Oh wow! Was it an interesting theorem that got proved this way? Did it get proved in another, less controversial manner as well? Could you provide a pointer to it?

If you assume P, derive a contradiction, then conclude not P, that is a direct proof of negation not a proof by contradiction.

In Kevin's example where you have two programs, one which depends on the Riemann hypothesis being true and the other which depends on it being false, is that you can't just execute the programs -- they might have undefined behavior since they depend on the truth of some statement during their executions, and there's no general algorithm to decide whether undefined behavior is happening. They depend on undecided facts, so you can't put them together into a single program that decides the result. (Maybe a slogan is "truth can be contingent, but data cannot be.")

In Lean syntax, this is an example type signature of something that takes two programs (h and h') that respectively take in the truth/proof of a proposition or its negation, along with a proof that there is at most one element of α, and produces that element. I don't think there's a way to write this definition in Lean without marking the definition noncomputable:

  def extract {p : Prop} {α : Type*}
    (h : p → α) (h' : ¬p → α)
    (unique : ∀ (x y : α), x = y) : α := sorry

That’s where opinions will differ. That’s only true if you accept the law of the excluded middle.

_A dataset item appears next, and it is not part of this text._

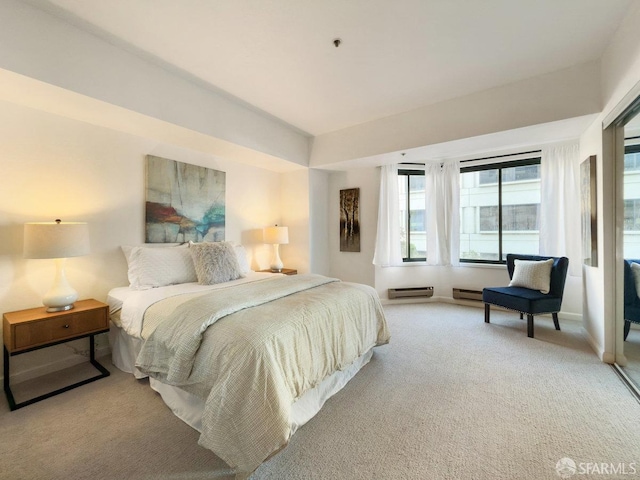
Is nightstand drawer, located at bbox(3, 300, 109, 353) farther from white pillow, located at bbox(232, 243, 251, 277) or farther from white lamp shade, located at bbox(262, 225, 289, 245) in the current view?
white lamp shade, located at bbox(262, 225, 289, 245)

Mainstream math does, but most constructive math does not.

Yes, Kripke semantics makes sense of constructive logic. Topos theory, too. But I really think of all of these embedded in classical logic, and assuming that the law of excluded middle doesn't hold for general reasoning just doesn't make any kind of sense to me.

p.s. could you let me know your e-mail so I can keep for future reference, as I'm also working on a hobby project for automated theorem solving.